Сочинение: Future of aboriginal Australians
The piebald lay dead. He was a most peculiar freak, normal in physique, build, and intelligence, but his dusky skin was patched here and there with healthy, pinkish-white areas.
A later massacre
Kennedy was filled with a fierce rage and urged the speedy following up of the murderers. This was the last straw. The killing of his cattle was bad enough, but the loss of his partner ... showed that nothing but a terrible lesson would suffice. ...
The blacks were finally located in a gorge and, though showing some hostility at first by hurling spears in an attempt to stay the approach of the party, they broke and fled at the first sign of rifle fire. There were natives behind boulders, behind trees, and up trees, and every now and then they made attempts to sneak away to better cover when the opportunity occurred. One small party got away over the spur of a hill, being assisted in their flight by the cracking of the carbines, which stirred up the dust around their feet. Kennedy borrowed Urquhart's horse, Hamlet, and went off in pursuit. ... Kennedy was like hell let loose that day ...
Some natives who had remained in hiding bobbed up here and there as they made a dash for better cover. One fellow jumped up from behind a boulder and raced for the nearest creek, and Kennedy, who was on foot at the time, sprang after him. Reaching the steep bank the native jumped into the water, meaning to make for the opposite bank. As Kennedy reached the edge he took careful aim with his carbine, but the weapon failed to go off. Hurling the carbine in after the native, Kennedy jumped into the water, and commenced to grapple with his enemy.

**EXCERPTED RECORDS**
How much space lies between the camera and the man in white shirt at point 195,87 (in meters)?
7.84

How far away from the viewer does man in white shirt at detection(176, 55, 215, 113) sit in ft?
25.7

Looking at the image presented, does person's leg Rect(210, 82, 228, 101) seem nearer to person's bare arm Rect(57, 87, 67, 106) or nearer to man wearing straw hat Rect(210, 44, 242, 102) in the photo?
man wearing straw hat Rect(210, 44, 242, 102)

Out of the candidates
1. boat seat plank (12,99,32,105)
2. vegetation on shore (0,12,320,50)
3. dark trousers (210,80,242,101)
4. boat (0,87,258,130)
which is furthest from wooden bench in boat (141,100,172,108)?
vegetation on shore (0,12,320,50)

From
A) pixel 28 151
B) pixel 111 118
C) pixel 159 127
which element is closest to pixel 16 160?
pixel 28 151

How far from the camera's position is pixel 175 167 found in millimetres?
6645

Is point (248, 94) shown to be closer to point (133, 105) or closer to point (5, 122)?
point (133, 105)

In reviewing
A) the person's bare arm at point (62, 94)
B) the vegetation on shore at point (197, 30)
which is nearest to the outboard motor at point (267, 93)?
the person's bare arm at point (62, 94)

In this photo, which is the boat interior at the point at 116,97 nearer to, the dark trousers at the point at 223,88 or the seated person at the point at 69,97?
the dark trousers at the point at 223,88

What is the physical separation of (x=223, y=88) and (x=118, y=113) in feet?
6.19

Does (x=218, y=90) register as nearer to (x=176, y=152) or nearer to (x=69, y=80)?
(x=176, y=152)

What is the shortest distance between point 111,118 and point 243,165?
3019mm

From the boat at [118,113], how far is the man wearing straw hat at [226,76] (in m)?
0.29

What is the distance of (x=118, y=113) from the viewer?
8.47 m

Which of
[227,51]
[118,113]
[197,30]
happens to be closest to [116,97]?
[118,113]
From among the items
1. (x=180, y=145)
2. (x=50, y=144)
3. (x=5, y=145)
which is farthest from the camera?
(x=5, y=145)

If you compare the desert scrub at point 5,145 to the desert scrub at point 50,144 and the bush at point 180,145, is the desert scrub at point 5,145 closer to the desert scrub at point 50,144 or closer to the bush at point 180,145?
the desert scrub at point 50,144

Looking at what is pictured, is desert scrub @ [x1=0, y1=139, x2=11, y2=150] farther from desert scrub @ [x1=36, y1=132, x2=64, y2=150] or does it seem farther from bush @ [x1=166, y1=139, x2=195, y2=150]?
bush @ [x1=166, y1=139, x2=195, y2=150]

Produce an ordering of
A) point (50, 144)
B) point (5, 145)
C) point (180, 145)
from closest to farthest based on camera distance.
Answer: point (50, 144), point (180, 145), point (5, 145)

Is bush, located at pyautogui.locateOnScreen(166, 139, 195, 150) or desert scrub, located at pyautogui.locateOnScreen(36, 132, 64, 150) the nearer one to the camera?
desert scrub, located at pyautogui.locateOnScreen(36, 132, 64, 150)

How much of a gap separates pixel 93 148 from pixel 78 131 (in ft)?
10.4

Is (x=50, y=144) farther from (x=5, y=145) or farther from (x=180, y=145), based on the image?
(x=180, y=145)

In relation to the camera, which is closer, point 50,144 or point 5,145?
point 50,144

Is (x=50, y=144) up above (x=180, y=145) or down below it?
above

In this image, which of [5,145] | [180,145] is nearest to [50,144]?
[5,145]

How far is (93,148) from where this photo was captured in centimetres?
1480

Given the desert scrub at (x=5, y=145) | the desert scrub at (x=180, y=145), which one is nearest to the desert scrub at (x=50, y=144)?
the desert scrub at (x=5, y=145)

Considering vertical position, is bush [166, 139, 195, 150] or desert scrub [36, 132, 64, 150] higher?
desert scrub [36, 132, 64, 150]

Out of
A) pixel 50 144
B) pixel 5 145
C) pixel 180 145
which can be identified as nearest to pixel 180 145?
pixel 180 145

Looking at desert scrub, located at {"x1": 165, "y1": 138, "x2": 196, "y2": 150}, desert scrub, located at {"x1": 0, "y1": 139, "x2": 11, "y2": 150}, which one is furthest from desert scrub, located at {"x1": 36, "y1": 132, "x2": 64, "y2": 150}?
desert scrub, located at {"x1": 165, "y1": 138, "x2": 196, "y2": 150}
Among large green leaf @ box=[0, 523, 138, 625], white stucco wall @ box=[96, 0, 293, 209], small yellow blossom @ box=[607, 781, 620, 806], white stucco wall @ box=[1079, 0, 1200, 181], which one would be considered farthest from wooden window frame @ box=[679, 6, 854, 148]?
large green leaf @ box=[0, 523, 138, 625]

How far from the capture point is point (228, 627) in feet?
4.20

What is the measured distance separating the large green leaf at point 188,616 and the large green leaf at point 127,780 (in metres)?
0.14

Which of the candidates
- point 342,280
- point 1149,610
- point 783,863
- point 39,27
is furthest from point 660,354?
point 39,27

**DIRECTIVE**
Rewrite the massacre account from "A later massacre" to "would suffice. ...", with "companion" in place of "partner".

**RESPONSE TO THE EXERCISE**
A later massacre
Kennedy was filled with a fierce rage and urged the speedy following up of the murderers. This was the last straw. The killing of his cattle was bad enough, but the loss of his companion ... showed that nothing but a terrible lesson would suffice. ...